Abstracts

Rationale: Patients with early-onset Alzheimer’s disease (AD) with amyloid precursor protein (APP) duplications or presenilin 2 (PSEN2) variants are at elevated risk of seizures within 5 years of diagnosis (Zarea et al, Neurology 2016). Yet little work has been done to assess how these clinically-relevant AD-associated risk genes differentially influence seizure susceptibility in well-established epilepsy models. PSEN2-N141I is a common variant associated with early-onset AD; patients with this variant experience a high incidence of reported seizures (Jayadev et al, Brain 2010). AD-associated mouse models are not routinely used for antiseizure drug (ASD) discovery but may represent a differentiated platform on which to identify novel molecular drivers of ictogenesis, as well as screen investigational therapies for epilepsy (Lehmann, Lo et al, Neurochem Res 2021). We have thus established the application of the corneal kindling model to reveal age-related changes in seizure susceptibility in mice with loss of normal PSEN2 function (Beckman et al, Neurobiol Dis 2020). We thus sought to define whether expression of specific AD-associated genetic variants in APP or PSEN2 in young male and female mice differentially influenced kindling susceptibility and ASD efficacy.

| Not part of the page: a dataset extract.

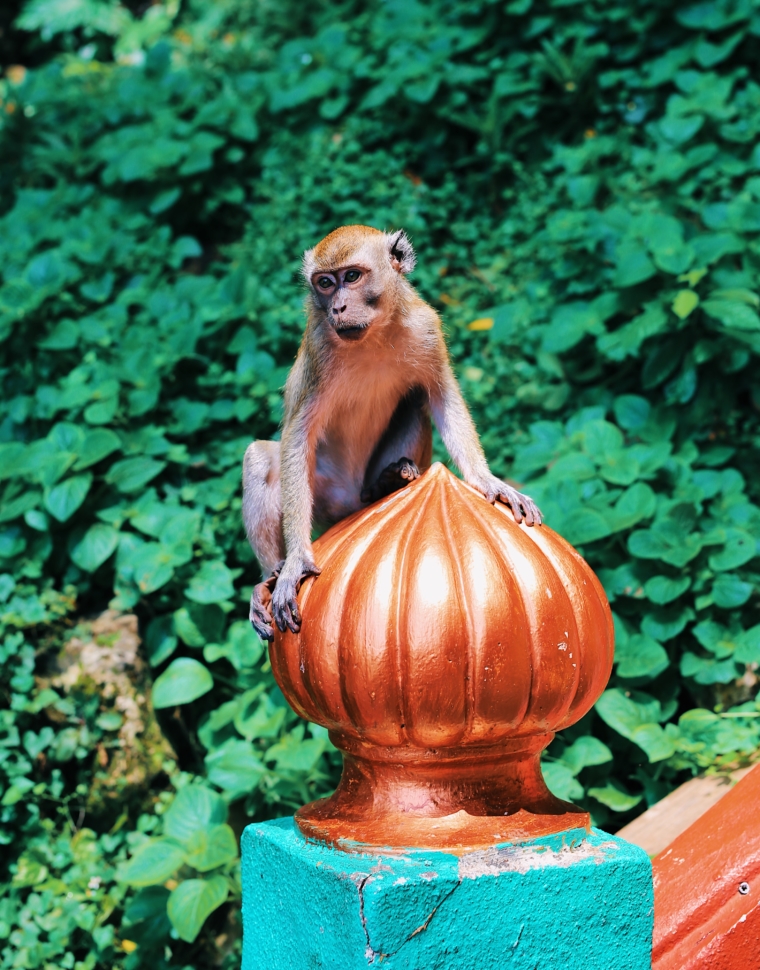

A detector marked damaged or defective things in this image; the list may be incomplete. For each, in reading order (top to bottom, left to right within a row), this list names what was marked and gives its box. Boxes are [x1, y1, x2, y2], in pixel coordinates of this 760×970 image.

crack in concrete [358, 868, 460, 960]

Methods: Male and female 2-month-old PSEN2-N141I and age-matched non-transgenic wild-type (WT-Tg) C57Bl/6J mice, and APP/PS1 and wild-type littermates (WT), were corneal kindled with a 3 sec 60 Hz 1.6-3 mA stimulus to kindling criterion (5 consecutive Racine stage 5 seizures). The duration of the kindled seizure was recorded 7-days post-kindling. The dose-related anticonvulsant efficacy of the prototype ASDs gabapentin, valproic acid, phenobarbital, lamotrigine, and levetiracetam were then profiled in fully kindled mice.

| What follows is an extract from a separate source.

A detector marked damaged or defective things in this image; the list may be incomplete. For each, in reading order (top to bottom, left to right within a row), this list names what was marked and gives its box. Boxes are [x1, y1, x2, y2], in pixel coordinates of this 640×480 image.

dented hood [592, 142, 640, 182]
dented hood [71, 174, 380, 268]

Results: Kindling acquisition was differentially affected by sex and AD genotype. Specifically, male APP/PS1 (n=9) took fewer (17.7±1.1) stimulations to attain kindling criterion vs WT mice (n=17; 21.2±0.96 stimulations, p=0.031). Female APP/PS1 (n=7) were no different from WT littermates (n=18; 13.3±1.6 vs 13.7±0.85 stimulations, p >0.8). Conversely, both male (n=13; 20.1±0.89) and female (n=7; 14.6±0.81) PSEN2-N141I took the same number of stimulations as WT-Tg mice (females: n=17; 13.0±0.56; males: n=25; 19.5±0.64). The acute dose-related anticonvulsant efficacy of several mechanistically distinct ASDs will be further discussed.

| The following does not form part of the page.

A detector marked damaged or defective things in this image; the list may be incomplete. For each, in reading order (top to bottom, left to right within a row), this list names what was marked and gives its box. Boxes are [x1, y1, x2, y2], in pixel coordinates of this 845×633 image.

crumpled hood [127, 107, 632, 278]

Conclusions: Young (2-month-old) male APP/PS1 mice are more susceptible to the development of kindled seizures than WT, in contrast to female APP/PS1 mice and both male and female PSEN2-N141I mice. This study highlights the value of including a diversity of AD-associated animal models and seizure-induction protocols evoked in both sexes to further explore the mechanisms of seizures in AD. While PSEN2 variants represent a small subset of early-onset AD cases, these data reveal significant heterogeneity in AD-associated genotypes, sensitivity to kindling, and suggest that further studies into the mechanisms of seizure susceptibility in the setting of PSEN2 variants are needed.

Funding: Please list any funding that was received in support of this abstract.: This work was supported by an American Epilepsy Society Junior Investigator Award to MBH.